Each manager gets two challenges per match. If a challenge succeeds, the coach keeps it for later use. Football Association chief executive Mark Bullingham framed it earlier this year as a system that “reduces the amount of times when there is a VAR intervention and effectively puts the onus on the coach.” On paper, that sounds cleaner and less intrusive than what Premier League fans have grown used to.
The reality, though, is more complicated. FVS does limit automatic checks — but it actually risks stopping the game more frequently than current VAR in top-flight football. Consider this : across the last two rounds of Premier League fixtures, referees walked to the pitchside monitor just twice across 20 matches. Under FVS, that number could hit four stoppages per game, and climb even higher whenever a challenge is upheld and additional review time is needed. That’s not a marginal difference. Championship clubs looked at those numbers and said no.
Where FVS has been trialled — and the controversy already emerging
FVS hasn’t been tested in a vacuum. Trials have run in Spain’s third division and the top flight of women’s football, as well as in Serie C in Italy. The early data from those competitions informed the ongoing debate in England. More recently, the system expanded to the Canadian Premier League — and almost immediately, it generated exactly the kind of controversy that critics feared.
| Competition | Country | FVS trial status |
|---|---|---|
| Third division (men’s) | Spain | Active trial |
| Women’s top flight | Spain | Active trial |
| Serie C | Italy | Active trial |
| Canadian Premier League | Canada | Expanded April 2026 |
The incident that crystallised the debate involved Pacific FC and Supra du Quebec. Locked at 2-2 deep into injury time, Supra’s coaching staff challenged a tackle by Pacific FC’s Joshua Belluz, arguing it warranted a straight red card. The referee disagreed on the red card — but once at the monitor, he was obliged to take whatever disciplinary action the footage warranted. That turned out to be a yellow card. Since Belluz was already on a booking, he was sent off.
Supra du Quebec lost the challenge technically. But they achieved what they wanted : a man advantage. They scored in the additional time created by the review and won the match. The challenge had been used as a tactical weapon, not as a genuine attempt to correct a refereeing error. That’s a loophole most football administrators didn’t anticipate — and it happened within weeks of the Canadian rollout.
What the FVS debate reveals about football’s technology problem
Here’s the core tension : no technology system exists yet that genuinely satisfies all stakeholders in football. Traditional VAR slows the game, strips away goal celebrations, and generates endless arguments about millimetre offside calls. FVS was supposed to be the lighter touch — a compromise between human error and technological overreach. The Canadian example proves it’s no silver bullet.

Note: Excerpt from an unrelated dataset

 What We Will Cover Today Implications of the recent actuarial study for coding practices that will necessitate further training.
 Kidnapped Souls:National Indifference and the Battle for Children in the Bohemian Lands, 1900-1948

The key flaws becoming visible in FVS trials can be summarised clearly :
- Tactical challenge abuse — teams use reviews to manufacture suspensions rather than correct errors
- Higher stoppage frequency than anticipated, potentially exceeding standard VAR interruptions
- Inconsistent application across competitions with varying camera setups
- Referee pressure at the monitor without the support structure VAR normally provides
For Championship clubs, the calculation was straightforward. Introducing a half-finished system mid-development carries more risk than waiting. The second tier of English football already operates without any video assistance, and clubs appear willing to hold that line rather than adopt technology that might cause more problems than it solves.
What’s worth watching now is whether the FVS trials in Spain and Italy produce cleaner results over the next 12 to 18 months — results free from the tactical manipulation seen in Canada. If administrators can close the loopholes before the next vote, the Championship may look very different in 2027. Until then, the second tier stays exactly where it is : referees alone, no replays, no challenges. Some will call that refreshing. Others will call it stubborn. Frankly, given what FVS just produced in Vancouver, it might simply be the more honest choice.